When Rick & Morty’s swearing vampire demands that the rest of his brood stop giving themselves cutesy pun names, he’s calling out a longstanding tradition of horror writers giving give their antagonists obvious giveaway names for the sake of a joke, even though these names would obviously reveal their evil origins to anyone with even a marginal amount of familiarity with the horror genre. The blatant backward spelling “Alucard” has been Dracula’s alias as far back as 1943’s Son of Dracula, and it shows up again in 1989’s Sundown: The Vampire in Retreat.

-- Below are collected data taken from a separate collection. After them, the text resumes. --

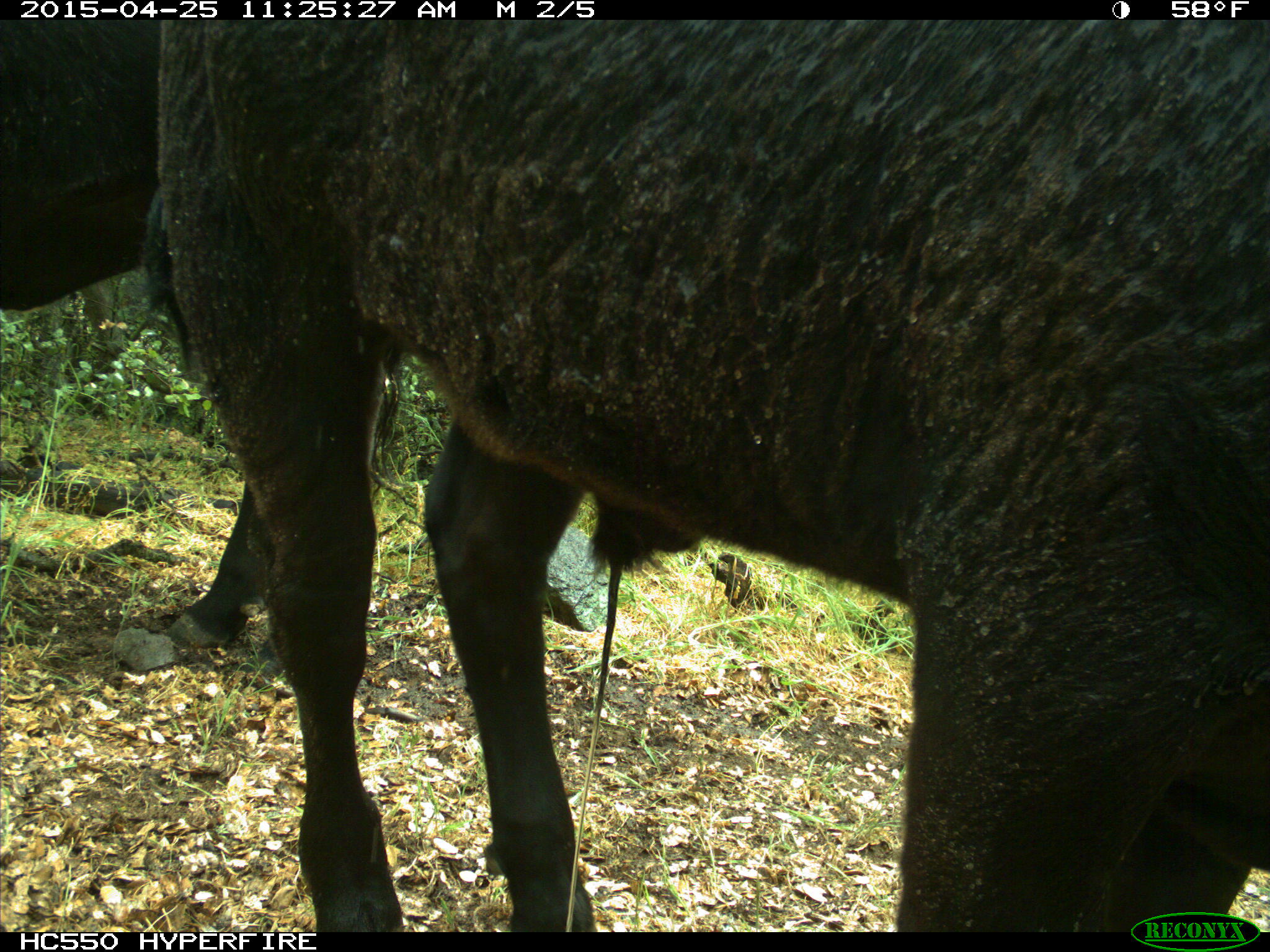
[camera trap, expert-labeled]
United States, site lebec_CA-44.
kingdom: Animalia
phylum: Chordata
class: Mammalia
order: Artiodactyla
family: Suidae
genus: Sus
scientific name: Sus scrofa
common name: wild boar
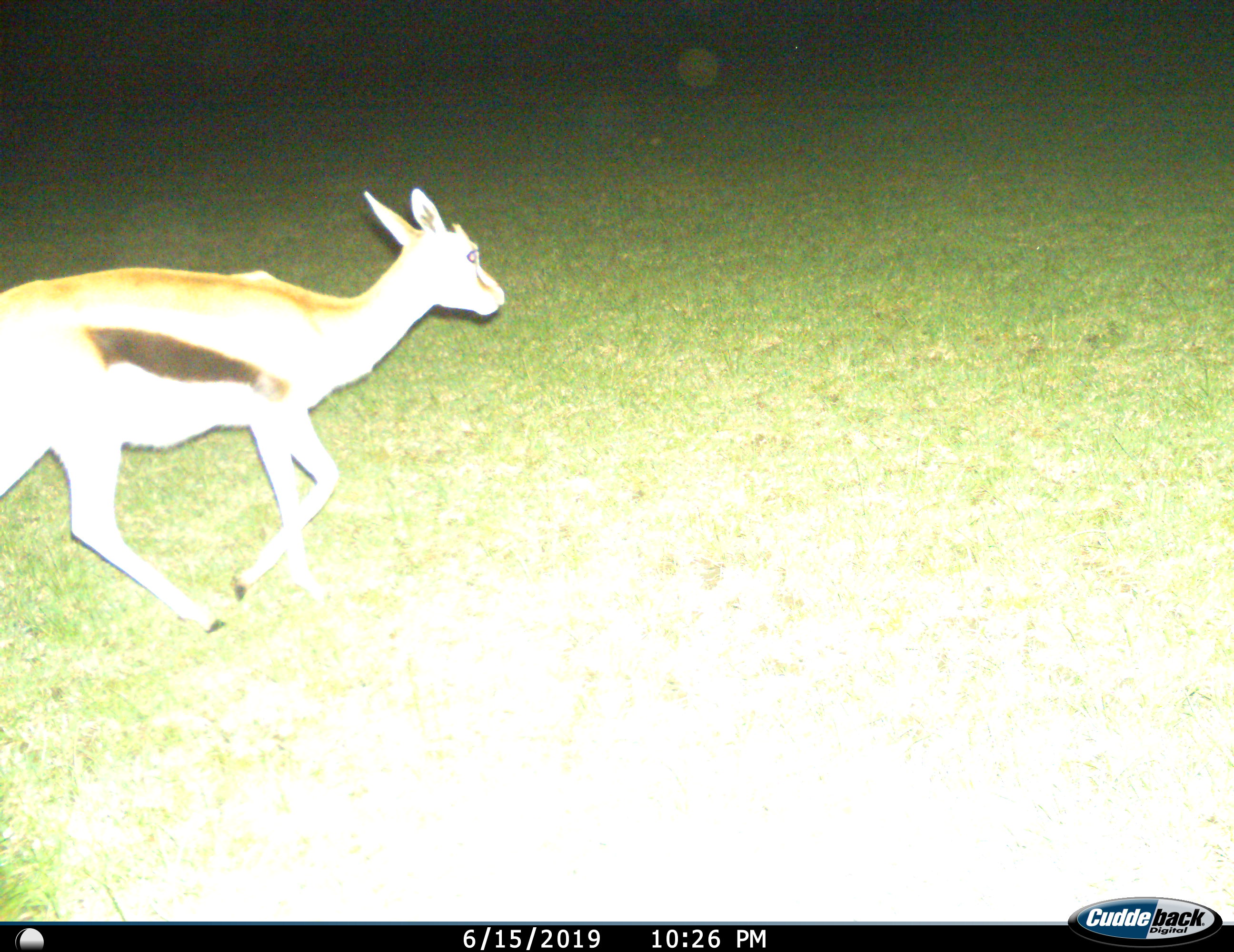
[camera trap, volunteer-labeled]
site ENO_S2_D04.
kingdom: Animalia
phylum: Chordata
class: Mammalia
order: Artiodactyla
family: Bovidae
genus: Eudorcas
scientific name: Eudorcas thomsonii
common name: thomson's gazelle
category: gazellethomsons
Gazellethomsons (thomson's gazelle) (Eudorcas thomsonii), count 1. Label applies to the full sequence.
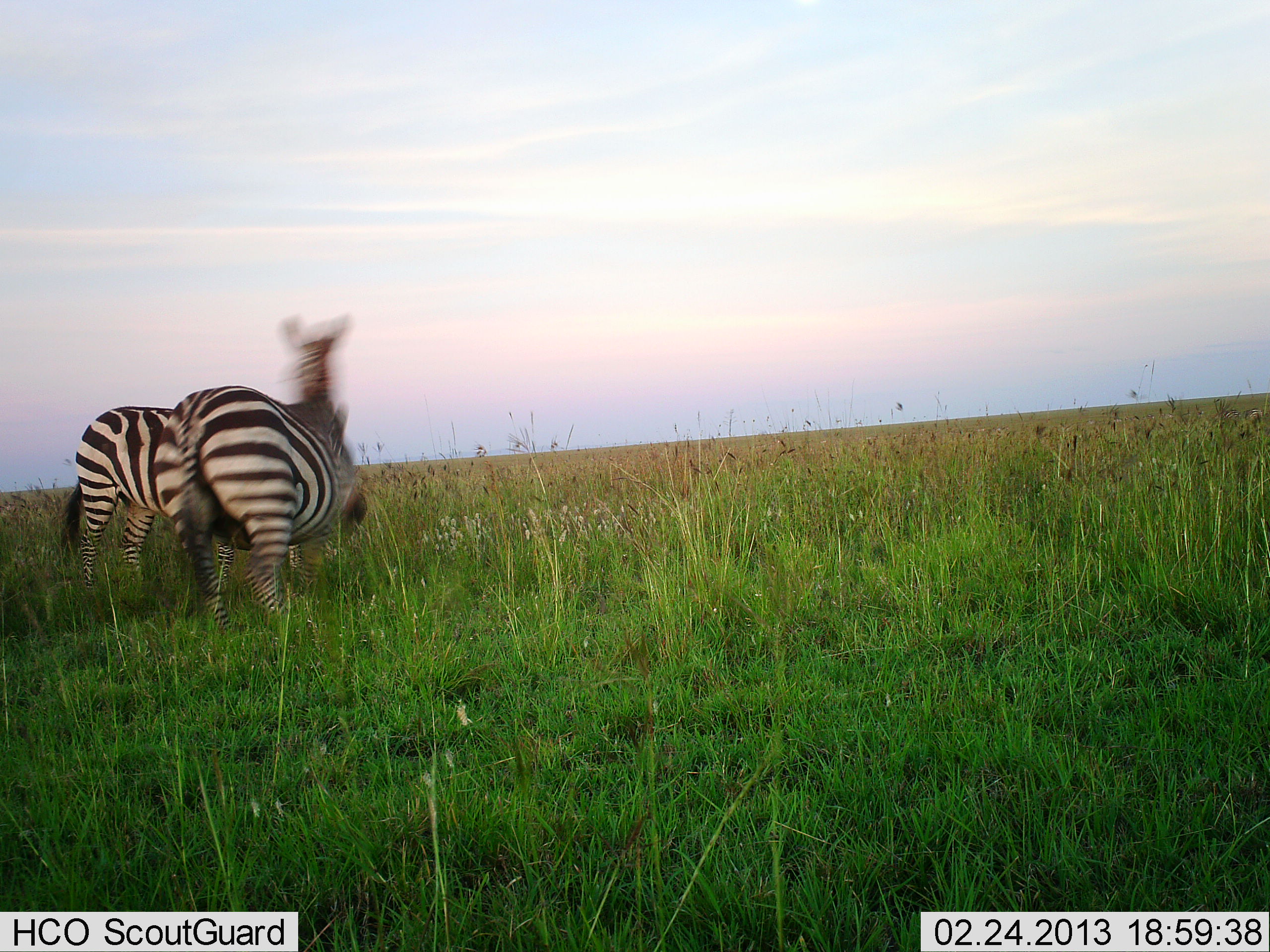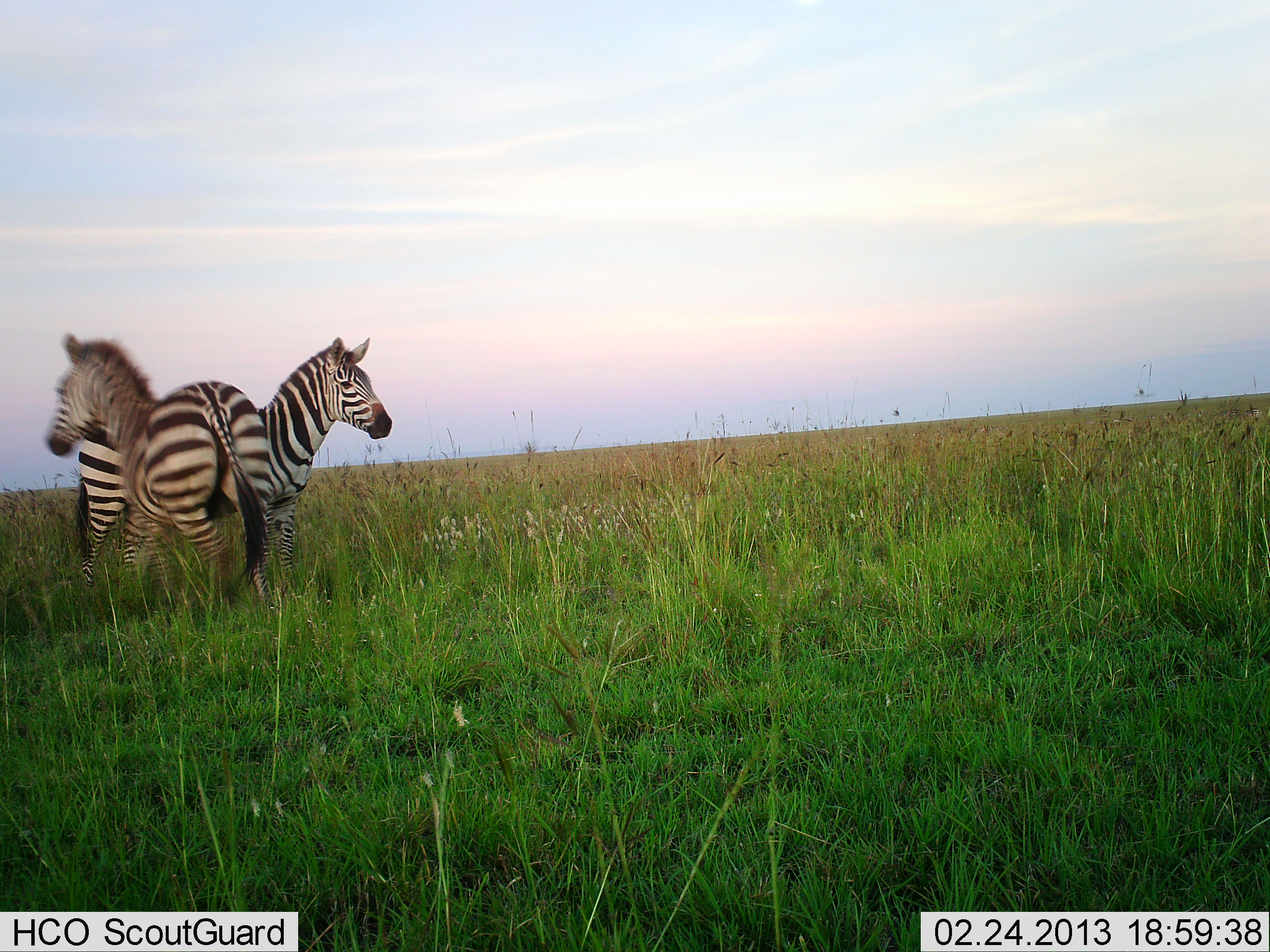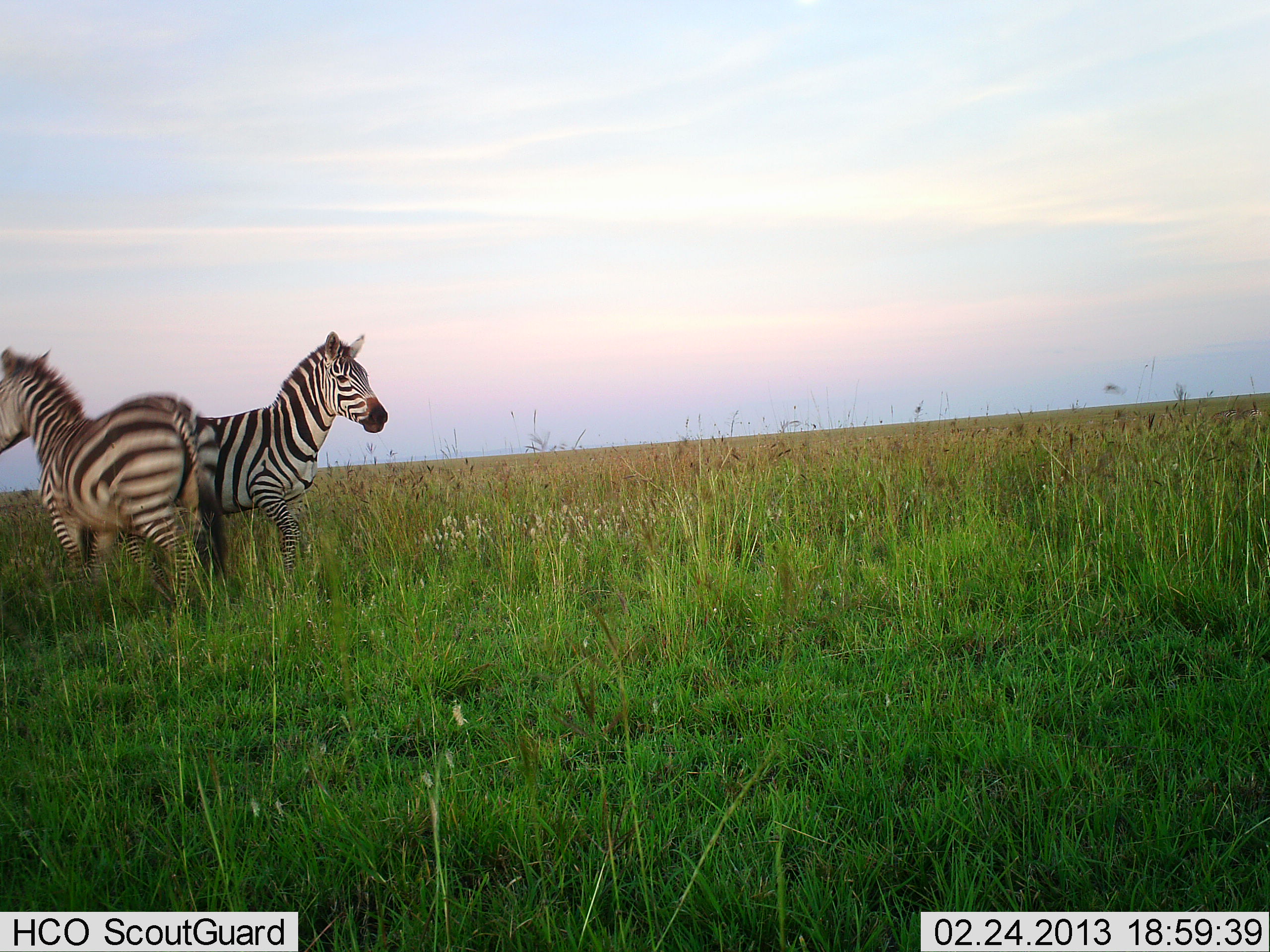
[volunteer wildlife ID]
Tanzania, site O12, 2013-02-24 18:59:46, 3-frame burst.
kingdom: Animalia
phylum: Chordata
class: Mammalia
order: Perissodactyla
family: Equidae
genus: Equus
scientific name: Equus quagga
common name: plains zebra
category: zebra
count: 2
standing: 59%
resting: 0%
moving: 68%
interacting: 18%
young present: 0%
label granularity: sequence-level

Meanwhile, the devil himself also isn’t above dealing in these goofy tropes that Rick & Morty parodied, with the otherwise-solid 90s legal thriller The Devil’s Advocate featuring the marginally more subtle John Milton as an alias. For those who don’t know, Milton wrote Paradise Lost, an iconic epic poem… About the Devil. The Witches of Eastwick has the slightly more obvious Daryl Van Horne, although that Jack Nicholson-starring John Updike adaptation at least has an excuse since it is intended to be a comedy. However, the most egregious case of this Rick & Morty joke cropping up in the world of horror has to be the otherwise terrifying, deadly serious Angel Heart which features the laughably blatant Louis Cypher (as in, Lu-cifer). The true identity of this character isn’t unveiled until the closing moments of this bleak, creepy noir-horror, but there will be no prizes for viewers who managed to decode this cipher after viewing Rick & Morty’s spoof of this enduring, goofy trope.